→ Source document

--- START ---

Date of Report (Date of earliest event reported): May 30, 2014

Ohr Pharmaceutical, Inc.
(Exact name of registrant as specified in its charter)

 

Delaware

333-88480

#46-5622433

(State or other Jurisdiction of Incorporation) (Commission File Number) (IRS Employer Identification No.)

 

 

800 Third Avenue, 11th Floor, New York, NY

10022

(Address of Principal Executive Offices) (Zip Code)
   

Registrant’s telephone number, including area code: (212)-682-8452

Check the appropriate box below if the Form 8-K filing is intended to simultaneously satisfy the filing obligation of the registrant under any of the following provisions:

Written communications pursuant to Rule 425 under the Securities Act (17 CFR 230.425)
Soliciting material pursuant to Rule 14a-12 under the Exchange Act (17 CFR 240.14a-12)
Pre-commencement communications pursuant to Rule 14d-2(b) under the Exchange Act (17 CFR 240.14d-2(b))
Pre-commencement communications pursuant to Rule 13e-4(c) under the Exchange Act (17 CFR 240.13e-4(c))

--- END ---

→ Provided data

--- START ---

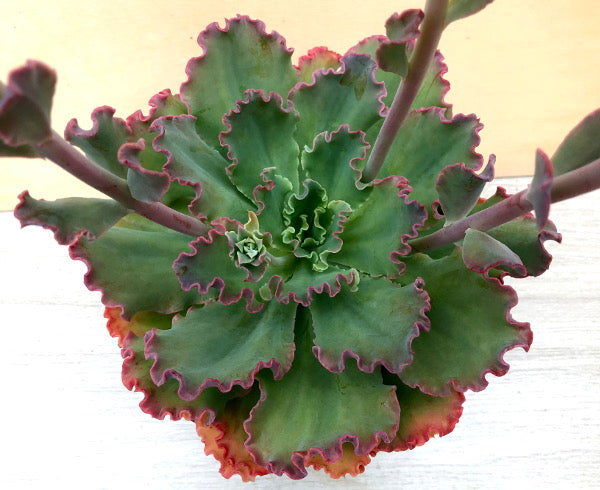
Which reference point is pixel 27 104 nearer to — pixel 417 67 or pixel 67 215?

--- END ---

→ Problem set
1 – From the Ohr Pharmaceutical filing above, copy the passage from "800 Third Avenue, 11th" to "(17 CFR 240.14d-2(b))" word for word.
2 – According to the Ohr Pharmaceutical filing, what is the registrant's telephone number?

→ Answers in order
1 –
800 Third Avenue, 11th Floor, New York, NY

10022

(Address of Principal Executive Offices) (Zip Code)
   

Registrant’s telephone number, including area code: (212)-682-8452

Check the appropriate box below if the Form 8-K filing is intended to simultaneously satisfy the filing obligation of the registrant under any of the following provisions:

Written communications pursuant to Rule 425 under the Securities Act (17 CFR 230.425)
Soliciting material pursuant to Rule 14a-12 under the Exchange Act (17 CFR 240.14a-12)
Pre-commencement communications pursuant to Rule 14d-2(b) under the Exchange Act (17 CFR 240.14d-2(b))

2 – (212)-682-8452